Well, for those that enjoyed this kind of candy, I am going to share the recipe that’s quick and easy. I made a batch for the first time. I think I actually like it now. Ready? Ok. Get out a mixing bowl.


Old Fashion Nougat Candy


  • 1 bag of mini marshmallows.
  • 1 bag of white chocolate chips.
  • 2 tablespoons of butter.
  • 1 box of Dots candy -Cut each piece in half. 


  1. Place butter and white chocolate chips in a microwavable bowl and microwave 30 seconds at a time until melted. Put in the marshmallows and microwave 30 seconds at a time until you can mix it all smooth together. 
  2. Fold in the Dots candy and pour into a square dish lined with parchment paper (this will help get it out).
  3. Place in fridge for 2 hours or best overnight. 
  4. Once cooled, take it out of the pan and cut into pieces. 

Can be left out but best stored in the fridge.




Just look at how pretty they are.

These little candies have the consistency of taffy. People will be surprised at how good they actually are. I took some into the office to share and they disappeared in no time. 


How I’m Doing

Hey, remember me? I been MIA from the blogging world lately. I think about blogging every day. I need to find time for myself and start back blogging on a regular basis. It is a great way to relieve stress. 


As I’m typing this post, I am leaned back on my new acupuncture mat. Yes, I have resorted to pain to see if it can relieve me of the Meniere’s symptoms. It’s been over a month now since my last big vertigo attack and I still feel “off” I have had several emotional breakdowns not knowing how I will get through the day. But hey, here I am. By prayers, I am making it.  


I know this will soon pass and I will go into remission for a few months, maybe even a year or so. Right now it is hard for me to go to public places for long period of time. I start getting anxiety of fear that an attack will happen at any minute and it will be embarrassing. It’s not a pretty thing.

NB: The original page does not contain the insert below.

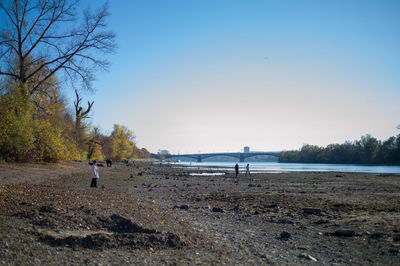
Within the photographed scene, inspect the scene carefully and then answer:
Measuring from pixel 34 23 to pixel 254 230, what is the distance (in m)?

People are always asking me if I’m ok. I say yes as I hide the truth. Everyday is a struggle. I can feel balanced and on the healing side of things one minute, and in one breath, things can change and I’m spinning out of control, in pain, confusion, and vomiting. I have absolutely went to bed at night thinking I will not wake up the next morning. And the bad thing about that is…. I’m ok with that.  

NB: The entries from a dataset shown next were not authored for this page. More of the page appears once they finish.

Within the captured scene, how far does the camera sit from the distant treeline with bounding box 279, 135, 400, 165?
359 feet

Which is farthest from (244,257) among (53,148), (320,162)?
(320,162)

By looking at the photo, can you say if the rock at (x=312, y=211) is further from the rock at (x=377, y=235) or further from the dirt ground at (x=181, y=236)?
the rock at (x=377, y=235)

I think now, my left ear is completely deaf. This usually fluctuates and the hearing can return once the fluid releases and the Tinnitus goes away but I’m not sure this time. 


I went back to my ENT two weeks ago on one of my worst days. He said the next step is to try steroid ear injections. They will insert a thin needle trough my ear and into my inner ear and inject. He gave me a name of a doctor in Charlotte that specializes in this sort of thing.  I have yet to call and set that up. I am on the fence about it as there is no promises it will work and it would take a series of visits to see improvement. I do not have the time, energy nor money to travel an hour away for this. I mean, I can barely make it to my office three miles away. 

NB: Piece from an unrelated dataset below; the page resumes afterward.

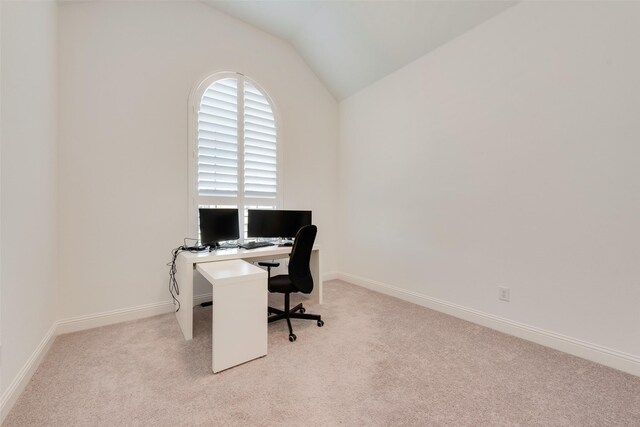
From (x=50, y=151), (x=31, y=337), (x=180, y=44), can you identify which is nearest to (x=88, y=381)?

I may still at least call him for a consultation visit. He knows more about Meniere's disease than my regular ENT. I will wait and see how I do next week. 


I do not plan to blog much more about my condition. I need to learn to deal with it and find myself again. I need to stop feeling sorry for myself and be the warrior that I am. I need to get out there and fight instead of getting anxious and scared of what might happen in public places. I have a lot of friends, family and church praying for me and that’s more than an doctor can do. God will heal me on his timing. If not, then there is a reason for this. I just need to keep the faith and enjoy life as I have it.